### Task description
Your task is to repeat each record verbatim, exactly as it was written.

### Provided records
==================================================

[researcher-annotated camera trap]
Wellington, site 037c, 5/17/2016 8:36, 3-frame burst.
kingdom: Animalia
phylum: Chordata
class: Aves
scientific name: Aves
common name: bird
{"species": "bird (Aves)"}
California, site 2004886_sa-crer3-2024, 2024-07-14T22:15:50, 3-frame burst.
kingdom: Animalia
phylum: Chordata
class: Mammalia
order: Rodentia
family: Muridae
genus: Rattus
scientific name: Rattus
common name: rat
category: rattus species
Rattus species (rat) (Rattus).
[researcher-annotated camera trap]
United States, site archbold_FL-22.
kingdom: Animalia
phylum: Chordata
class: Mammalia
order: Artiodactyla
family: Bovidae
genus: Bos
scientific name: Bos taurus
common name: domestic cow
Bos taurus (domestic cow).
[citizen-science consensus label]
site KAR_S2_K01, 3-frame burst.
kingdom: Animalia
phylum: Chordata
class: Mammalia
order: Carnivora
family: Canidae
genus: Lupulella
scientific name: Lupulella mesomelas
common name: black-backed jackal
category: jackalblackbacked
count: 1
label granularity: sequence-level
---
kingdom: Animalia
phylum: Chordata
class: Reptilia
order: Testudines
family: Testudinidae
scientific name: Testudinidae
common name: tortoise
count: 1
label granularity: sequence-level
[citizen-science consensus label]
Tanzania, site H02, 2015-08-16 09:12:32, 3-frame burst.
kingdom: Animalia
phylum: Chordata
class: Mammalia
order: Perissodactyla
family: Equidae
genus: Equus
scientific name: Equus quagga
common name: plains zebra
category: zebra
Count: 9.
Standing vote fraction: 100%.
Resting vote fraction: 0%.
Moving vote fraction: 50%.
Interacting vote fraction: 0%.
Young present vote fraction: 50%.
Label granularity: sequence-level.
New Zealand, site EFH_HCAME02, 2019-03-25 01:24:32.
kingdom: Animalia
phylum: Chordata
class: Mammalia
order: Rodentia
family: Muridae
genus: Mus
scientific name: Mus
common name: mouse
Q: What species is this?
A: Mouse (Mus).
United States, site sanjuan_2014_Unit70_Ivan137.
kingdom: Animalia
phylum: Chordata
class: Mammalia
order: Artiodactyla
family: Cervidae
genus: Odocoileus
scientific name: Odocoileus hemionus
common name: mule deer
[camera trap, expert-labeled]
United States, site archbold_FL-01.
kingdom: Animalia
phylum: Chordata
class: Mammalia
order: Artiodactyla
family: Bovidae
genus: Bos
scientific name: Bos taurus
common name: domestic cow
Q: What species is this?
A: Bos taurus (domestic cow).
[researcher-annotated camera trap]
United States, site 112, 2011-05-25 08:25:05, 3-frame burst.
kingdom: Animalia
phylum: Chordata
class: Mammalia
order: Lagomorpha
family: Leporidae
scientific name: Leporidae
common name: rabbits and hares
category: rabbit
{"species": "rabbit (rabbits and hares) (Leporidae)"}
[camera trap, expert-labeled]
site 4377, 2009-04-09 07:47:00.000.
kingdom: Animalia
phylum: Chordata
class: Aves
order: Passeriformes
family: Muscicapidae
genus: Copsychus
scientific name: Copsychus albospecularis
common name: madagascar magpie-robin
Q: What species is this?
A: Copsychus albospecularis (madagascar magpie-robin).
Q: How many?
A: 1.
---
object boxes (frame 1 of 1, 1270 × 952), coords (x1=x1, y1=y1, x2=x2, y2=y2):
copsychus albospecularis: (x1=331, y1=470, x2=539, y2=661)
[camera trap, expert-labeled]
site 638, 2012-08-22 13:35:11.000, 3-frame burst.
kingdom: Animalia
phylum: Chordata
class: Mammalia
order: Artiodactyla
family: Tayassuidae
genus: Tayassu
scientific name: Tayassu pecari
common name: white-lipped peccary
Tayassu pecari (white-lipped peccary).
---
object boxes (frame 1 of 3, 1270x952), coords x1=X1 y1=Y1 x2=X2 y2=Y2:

==================================================

### Solved problem
[researcher-annotated camera trap]
Wellington, site 037c, 5/17/2016 8:36, 3-frame burst.
kingdom: Animalia
phylum: Chordata
class: Aves
scientific name: Aves
common name: bird
{"species": "bird (Aves)"}
California, site 2004886_sa-crer3-2024, 2024-07-14T22:15:50, 3-frame burst.
kingdom: Animalia
phylum: Chordata
class: Mammalia
order: Rodentia
family: Muridae
genus: Rattus
scientific name: Rattus
common name: rat
category: rattus species
Rattus species (rat) (Rattus).
[researcher-annotated camera trap]
United States, site archbold_FL-22.
kingdom: Animalia
phylum: Chordata
class: Mammalia
order: Artiodactyla
family: Bovidae
genus: Bos
scientific name: Bos taurus
common name: domestic cow
Bos taurus (domestic cow).
[citizen-science consensus label]
site KAR_S2_K01, 3-frame burst.
kingdom: Animalia
phylum: Chordata
class: Mammalia
order: Carnivora
family: Canidae
genus: Lupulella
scientific name: Lupulella mesomelas
common name: black-backed jackal
category: jackalblackbacked
count: 1
label granularity: sequence-level
---
kingdom: Animalia
phylum: Chordata
class: Reptilia
order: Testudines
family: Testudinidae
scientific name: Testudinidae
common name: tortoise
count: 1
label granularity: sequence-level
[citizen-science consensus label]
Tanzania, site H02, 2015-08-16 09:12:32, 3-frame burst.
kingdom: Animalia
phylum: Chordata
class: Mammalia
order: Perissodactyla
family: Equidae
genus: Equus
scientific name: Equus quagga
common name: plains zebra
category: zebra
Count: 9.
Standing vote fraction: 100%.
Resting vote fraction: 0%.
Moving vote fraction: 50%.
Interacting vote fraction: 0%.
Young present vote fraction: 50%.
Label granularity: sequence-level.
New Zealand, site EFH_HCAME02, 2019-03-25 01:24:32.
kingdom: Animalia
phylum: Chordata
class: Mammalia
order: Rodentia
family: Muridae
genus: Mus
scientific name: Mus
common name: mouse
Q: What species is this?
A: Mouse (Mus).
United States, site sanjuan_2014_Unit70_Ivan137.
kingdom: Animalia
phylum: Chordata
class: Mammalia
order: Artiodactyla
family: Cervidae
genus: Odocoileus
scientific name: Odocoileus hemionus
common name: mule deer
[camera trap, expert-labeled]
United States, site archbold_FL-01.
kingdom: Animalia
phylum: Chordata
class: Mammalia
order: Artiodactyla
family: Bovidae
genus: Bos
scientific name: Bos taurus
common name: domestic cow
Q: What species is this?
A: Bos taurus (domestic cow).
[researcher-annotated camera trap]
United States, site 112, 2011-05-25 08:25:05, 3-frame burst.
kingdom: Animalia
phylum: Chordata
class: Mammalia
order: Lagomorpha
family: Leporidae
scientific name: Leporidae
common name: rabbits and hares
category: rabbit
{"species": "rabbit (rabbits and hares) (Leporidae)"}
[camera trap, expert-labeled]
site 4377, 2009-04-09 07:47:00.000.
kingdom: Animalia
phylum: Chordata
class: Aves
order: Passeriformes
family: Muscicapidae
genus: Copsychus
scientific name: Copsychus albospecularis
common name: madagascar magpie-robin
Q: What species is this?
A: Copsychus albospecularis (madagascar magpie-robin).
Q: How many?
A: 1.
---
object boxes (frame 1 of 1, 1270 × 952), coords (x1=x1, y1=y1, x2=x2, y2=y2):
copsychus albospecularis: (x1=331, y1=470, x2=539, y2=661)
[camera trap, expert-labeled]
site 638, 2012-08-22 13:35:11.000, 3-frame burst.
kingdom: Animalia
phylum: Chordata
class: Mammalia
order: Artiodactyla
family: Tayassuidae
genus: Tayassu
scientific name: Tayassu pecari
common name: white-lipped peccary
Tayassu pecari (white-lipped peccary).
---
object boxes (frame 1 of 3, 1270x952), coords x1=X1 y1=Y1 x2=X2 y2=Y2:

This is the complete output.